● **PROBLEM DESCRIPTION**
Each entry below should be reproduced character for character.

====

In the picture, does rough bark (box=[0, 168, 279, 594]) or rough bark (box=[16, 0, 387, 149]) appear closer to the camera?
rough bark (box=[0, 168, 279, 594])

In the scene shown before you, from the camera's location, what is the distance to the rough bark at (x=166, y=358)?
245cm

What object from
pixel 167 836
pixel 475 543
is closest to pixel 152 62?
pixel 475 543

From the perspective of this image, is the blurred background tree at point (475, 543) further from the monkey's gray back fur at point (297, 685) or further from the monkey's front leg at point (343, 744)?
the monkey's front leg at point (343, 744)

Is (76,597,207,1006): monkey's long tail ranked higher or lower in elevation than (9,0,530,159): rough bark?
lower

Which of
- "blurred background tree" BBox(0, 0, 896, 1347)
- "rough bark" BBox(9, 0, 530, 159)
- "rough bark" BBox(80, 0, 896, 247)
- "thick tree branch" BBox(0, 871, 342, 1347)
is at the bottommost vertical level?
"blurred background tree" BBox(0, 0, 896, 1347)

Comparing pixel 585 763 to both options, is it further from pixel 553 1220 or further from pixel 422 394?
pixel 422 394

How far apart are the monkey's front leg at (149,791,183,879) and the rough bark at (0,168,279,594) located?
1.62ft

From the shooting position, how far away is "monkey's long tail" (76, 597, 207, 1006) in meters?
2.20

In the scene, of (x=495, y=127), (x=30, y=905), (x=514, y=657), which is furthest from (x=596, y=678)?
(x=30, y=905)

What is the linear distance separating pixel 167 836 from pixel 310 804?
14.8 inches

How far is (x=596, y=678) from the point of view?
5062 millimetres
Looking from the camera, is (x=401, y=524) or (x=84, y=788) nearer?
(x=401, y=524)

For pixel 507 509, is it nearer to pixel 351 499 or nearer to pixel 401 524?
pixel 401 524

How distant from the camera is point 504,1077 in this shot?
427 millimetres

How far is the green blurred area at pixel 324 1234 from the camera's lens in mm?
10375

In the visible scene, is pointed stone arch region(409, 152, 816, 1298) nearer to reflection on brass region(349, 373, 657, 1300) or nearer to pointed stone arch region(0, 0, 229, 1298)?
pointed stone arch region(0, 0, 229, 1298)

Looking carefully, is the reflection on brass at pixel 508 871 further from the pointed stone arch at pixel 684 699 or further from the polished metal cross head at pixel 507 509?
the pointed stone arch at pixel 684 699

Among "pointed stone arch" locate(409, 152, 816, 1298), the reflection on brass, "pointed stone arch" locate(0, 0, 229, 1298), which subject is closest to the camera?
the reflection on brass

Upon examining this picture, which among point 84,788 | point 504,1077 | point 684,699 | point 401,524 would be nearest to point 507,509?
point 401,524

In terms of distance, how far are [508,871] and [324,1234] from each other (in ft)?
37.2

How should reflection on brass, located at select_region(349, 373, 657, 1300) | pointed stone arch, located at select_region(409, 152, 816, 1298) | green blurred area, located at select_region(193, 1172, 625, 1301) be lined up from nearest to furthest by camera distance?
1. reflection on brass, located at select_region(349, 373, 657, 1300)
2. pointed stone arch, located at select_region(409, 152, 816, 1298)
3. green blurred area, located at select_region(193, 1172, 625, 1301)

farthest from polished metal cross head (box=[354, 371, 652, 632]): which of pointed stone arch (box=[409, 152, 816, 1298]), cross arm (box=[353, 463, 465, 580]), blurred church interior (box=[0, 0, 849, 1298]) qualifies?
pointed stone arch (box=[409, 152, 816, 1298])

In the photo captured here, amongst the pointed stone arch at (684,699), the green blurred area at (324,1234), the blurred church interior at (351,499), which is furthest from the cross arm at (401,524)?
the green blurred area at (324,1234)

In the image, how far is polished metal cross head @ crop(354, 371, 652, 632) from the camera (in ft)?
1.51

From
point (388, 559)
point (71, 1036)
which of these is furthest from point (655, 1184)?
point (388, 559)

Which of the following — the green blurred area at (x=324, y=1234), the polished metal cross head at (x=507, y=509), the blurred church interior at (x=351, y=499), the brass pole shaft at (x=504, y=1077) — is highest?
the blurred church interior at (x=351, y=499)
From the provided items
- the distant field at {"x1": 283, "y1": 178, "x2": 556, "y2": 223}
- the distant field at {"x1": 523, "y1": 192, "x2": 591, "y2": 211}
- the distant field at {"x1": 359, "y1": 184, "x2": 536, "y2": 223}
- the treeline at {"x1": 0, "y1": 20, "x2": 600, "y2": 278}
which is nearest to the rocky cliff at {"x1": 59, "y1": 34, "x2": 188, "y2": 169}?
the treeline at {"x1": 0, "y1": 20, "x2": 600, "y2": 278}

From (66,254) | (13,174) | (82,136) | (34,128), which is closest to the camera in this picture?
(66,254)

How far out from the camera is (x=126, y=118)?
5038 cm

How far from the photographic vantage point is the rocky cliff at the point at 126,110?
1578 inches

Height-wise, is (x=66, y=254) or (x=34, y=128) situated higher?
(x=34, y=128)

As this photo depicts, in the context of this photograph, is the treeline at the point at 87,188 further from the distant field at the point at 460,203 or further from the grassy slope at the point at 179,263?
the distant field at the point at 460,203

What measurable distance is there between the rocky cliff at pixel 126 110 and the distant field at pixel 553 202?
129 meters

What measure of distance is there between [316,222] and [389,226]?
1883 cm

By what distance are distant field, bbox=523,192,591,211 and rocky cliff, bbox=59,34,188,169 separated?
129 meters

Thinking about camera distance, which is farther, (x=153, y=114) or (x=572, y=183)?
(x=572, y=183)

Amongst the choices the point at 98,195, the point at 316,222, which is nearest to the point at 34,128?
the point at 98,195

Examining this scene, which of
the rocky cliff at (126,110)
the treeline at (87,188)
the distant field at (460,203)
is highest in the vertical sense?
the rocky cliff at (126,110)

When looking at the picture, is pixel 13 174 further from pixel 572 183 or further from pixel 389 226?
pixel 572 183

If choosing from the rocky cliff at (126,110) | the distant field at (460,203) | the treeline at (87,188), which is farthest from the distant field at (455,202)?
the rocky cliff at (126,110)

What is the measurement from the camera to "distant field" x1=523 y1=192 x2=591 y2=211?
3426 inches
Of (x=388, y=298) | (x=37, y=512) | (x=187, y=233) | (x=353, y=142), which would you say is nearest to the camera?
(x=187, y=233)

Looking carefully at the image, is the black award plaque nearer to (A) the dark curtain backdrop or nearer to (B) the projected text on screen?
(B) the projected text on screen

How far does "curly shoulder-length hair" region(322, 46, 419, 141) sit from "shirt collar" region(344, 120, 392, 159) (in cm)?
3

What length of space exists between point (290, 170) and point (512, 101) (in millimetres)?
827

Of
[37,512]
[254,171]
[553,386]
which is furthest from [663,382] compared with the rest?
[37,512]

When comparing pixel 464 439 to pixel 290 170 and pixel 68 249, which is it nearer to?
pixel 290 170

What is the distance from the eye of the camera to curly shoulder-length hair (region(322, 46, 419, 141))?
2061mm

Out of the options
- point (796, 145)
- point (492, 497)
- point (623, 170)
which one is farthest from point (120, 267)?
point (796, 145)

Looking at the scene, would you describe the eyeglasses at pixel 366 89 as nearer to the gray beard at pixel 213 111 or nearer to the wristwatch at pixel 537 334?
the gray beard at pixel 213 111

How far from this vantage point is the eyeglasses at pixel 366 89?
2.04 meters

====

● **TASK OUTPUT**
In the picture, does rough bark (box=[0, 168, 279, 594]) or rough bark (box=[16, 0, 387, 149]) appear closer to the camera?
rough bark (box=[0, 168, 279, 594])

In the scene shown before you, from the camera's location, what is the distance to the rough bark at (x=166, y=358)?
245cm

What object from
pixel 167 836
pixel 475 543
is closest to pixel 152 62?
pixel 475 543

From the perspective of this image, is the blurred background tree at point (475, 543) further from the monkey's gray back fur at point (297, 685) or further from the monkey's front leg at point (343, 744)?
the monkey's front leg at point (343, 744)

Is (76,597,207,1006): monkey's long tail ranked higher or lower in elevation than (9,0,530,159): rough bark?
lower

Which of
- "blurred background tree" BBox(0, 0, 896, 1347)
- "rough bark" BBox(9, 0, 530, 159)
- "rough bark" BBox(80, 0, 896, 247)
- "thick tree branch" BBox(0, 871, 342, 1347)
is at the bottommost vertical level?
"blurred background tree" BBox(0, 0, 896, 1347)

Comparing pixel 585 763 to both options, is it further from pixel 553 1220 or further from pixel 422 394?
pixel 422 394

How far apart are the monkey's front leg at (149,791,183,879) and the rough bark at (0,168,279,594) located?
1.62ft

From the shooting position, how far away is "monkey's long tail" (76, 597, 207, 1006) in meters?
2.20

In the scene, of (x=495, y=127), (x=30, y=905), (x=514, y=657), which is furthest from (x=596, y=678)?
(x=30, y=905)

What is the linear distance separating pixel 167 836 from pixel 310 804?
14.8 inches

How far is (x=596, y=678) from the point of view?
5062 millimetres
Looking from the camera, is (x=401, y=524) or (x=84, y=788) nearer?
(x=401, y=524)

For pixel 507 509, is it nearer to pixel 351 499 or nearer to pixel 401 524?
pixel 401 524

How distant from the camera is point 504,1077 in this shot?
427 millimetres

How far is the green blurred area at pixel 324 1234 from the camera's lens in mm?
10375

In the visible scene, is pointed stone arch region(409, 152, 816, 1298) nearer to reflection on brass region(349, 373, 657, 1300) or nearer to pointed stone arch region(0, 0, 229, 1298)?
pointed stone arch region(0, 0, 229, 1298)

Looking carefully, is the reflection on brass at pixel 508 871 further from the pointed stone arch at pixel 684 699 or further from the polished metal cross head at pixel 507 509?
the pointed stone arch at pixel 684 699

Among "pointed stone arch" locate(409, 152, 816, 1298), the reflection on brass, "pointed stone arch" locate(0, 0, 229, 1298), which subject is closest to the camera?
the reflection on brass

Upon examining this picture, which among point 84,788 | point 504,1077 | point 684,699 | point 401,524 would be nearest to point 507,509?
point 401,524

In terms of distance, how far are [508,871] and [324,1234] from each other (in ft)?
37.2

How should reflection on brass, located at select_region(349, 373, 657, 1300) | pointed stone arch, located at select_region(409, 152, 816, 1298) | green blurred area, located at select_region(193, 1172, 625, 1301) be lined up from nearest to furthest by camera distance?
1. reflection on brass, located at select_region(349, 373, 657, 1300)
2. pointed stone arch, located at select_region(409, 152, 816, 1298)
3. green blurred area, located at select_region(193, 1172, 625, 1301)

farthest from polished metal cross head (box=[354, 371, 652, 632]): which of pointed stone arch (box=[409, 152, 816, 1298]), cross arm (box=[353, 463, 465, 580]), blurred church interior (box=[0, 0, 849, 1298]) qualifies?
pointed stone arch (box=[409, 152, 816, 1298])

In the photo captured here, amongst the pointed stone arch at (684,699), the green blurred area at (324,1234), the blurred church interior at (351,499), which is furthest from the cross arm at (401,524)?
the green blurred area at (324,1234)

In the image, how far is polished metal cross head @ crop(354, 371, 652, 632) from the camera (in ft)?
1.51

From
point (388, 559)
point (71, 1036)
which of these is furthest from point (655, 1184)?
point (388, 559)

Which of the following — the green blurred area at (x=324, y=1234), the polished metal cross head at (x=507, y=509), the blurred church interior at (x=351, y=499), the brass pole shaft at (x=504, y=1077) — is highest?
the blurred church interior at (x=351, y=499)
From the provided items
- the distant field at {"x1": 283, "y1": 178, "x2": 556, "y2": 223}
- the distant field at {"x1": 523, "y1": 192, "x2": 591, "y2": 211}
- the distant field at {"x1": 359, "y1": 184, "x2": 536, "y2": 223}
- the treeline at {"x1": 0, "y1": 20, "x2": 600, "y2": 278}
which is nearest to the rocky cliff at {"x1": 59, "y1": 34, "x2": 188, "y2": 169}?
the treeline at {"x1": 0, "y1": 20, "x2": 600, "y2": 278}

From (66,254) | (13,174) | (82,136) | (34,128), which is closest to the camera in this picture?
(66,254)

How far out from the camera is (x=126, y=118)?
5038 cm

How far from the photographic vantage point is the rocky cliff at the point at 126,110?
1578 inches

Height-wise, is (x=66, y=254) or (x=34, y=128) situated higher?
(x=34, y=128)

As this photo depicts, in the context of this photograph, is the treeline at the point at 87,188 further from the distant field at the point at 460,203 or further from the grassy slope at the point at 179,263?
the distant field at the point at 460,203

What measurable distance is there between the rocky cliff at pixel 126 110 and the distant field at pixel 553 202?
129 meters

What measure of distance is there between [316,222] and [389,226]?
1883 cm

By what distance are distant field, bbox=523,192,591,211 and rocky cliff, bbox=59,34,188,169 separated?
129 meters

Thinking about camera distance, which is farther, (x=153, y=114) or (x=572, y=183)?
(x=572, y=183)

Amongst the choices the point at 98,195, the point at 316,222, which is nearest to the point at 34,128?
the point at 98,195

Examining this scene, which of
the rocky cliff at (126,110)
the treeline at (87,188)
the distant field at (460,203)
is highest in the vertical sense?
the rocky cliff at (126,110)

When looking at the picture, is pixel 13 174 further from pixel 572 183 or further from pixel 389 226?
pixel 572 183

If choosing from the rocky cliff at (126,110) | the distant field at (460,203) | the treeline at (87,188), which is farthest from the distant field at (455,202)?
the rocky cliff at (126,110)

What is the measurement from the camera to "distant field" x1=523 y1=192 x2=591 y2=211?
3426 inches
Of (x=388, y=298) | (x=37, y=512) | (x=187, y=233) | (x=353, y=142), which would you say is nearest to the camera?
(x=187, y=233)

Looking carefully at the image, is the black award plaque nearer to (A) the dark curtain backdrop or nearer to (B) the projected text on screen?
(B) the projected text on screen

How far does "curly shoulder-length hair" region(322, 46, 419, 141) sit from "shirt collar" region(344, 120, 392, 159) (in cm)?
3

What length of space exists between point (290, 170) and point (512, 101) (in millimetres)?
827

Of
[37,512]
[254,171]
[553,386]
which is furthest from [663,382] compared with the rest?
[37,512]

When comparing pixel 464 439 to pixel 290 170 and pixel 68 249, which is it nearer to?
pixel 290 170

What is the distance from the eye of the camera to curly shoulder-length hair (region(322, 46, 419, 141))?
2061mm

Out of the options
- point (796, 145)
- point (492, 497)
- point (623, 170)
which one is farthest from point (120, 267)?
point (796, 145)

Looking at the scene, would you describe the eyeglasses at pixel 366 89 as nearer to the gray beard at pixel 213 111 or nearer to the wristwatch at pixel 537 334?
the gray beard at pixel 213 111

How far from this vantage point is the eyeglasses at pixel 366 89?
2.04 meters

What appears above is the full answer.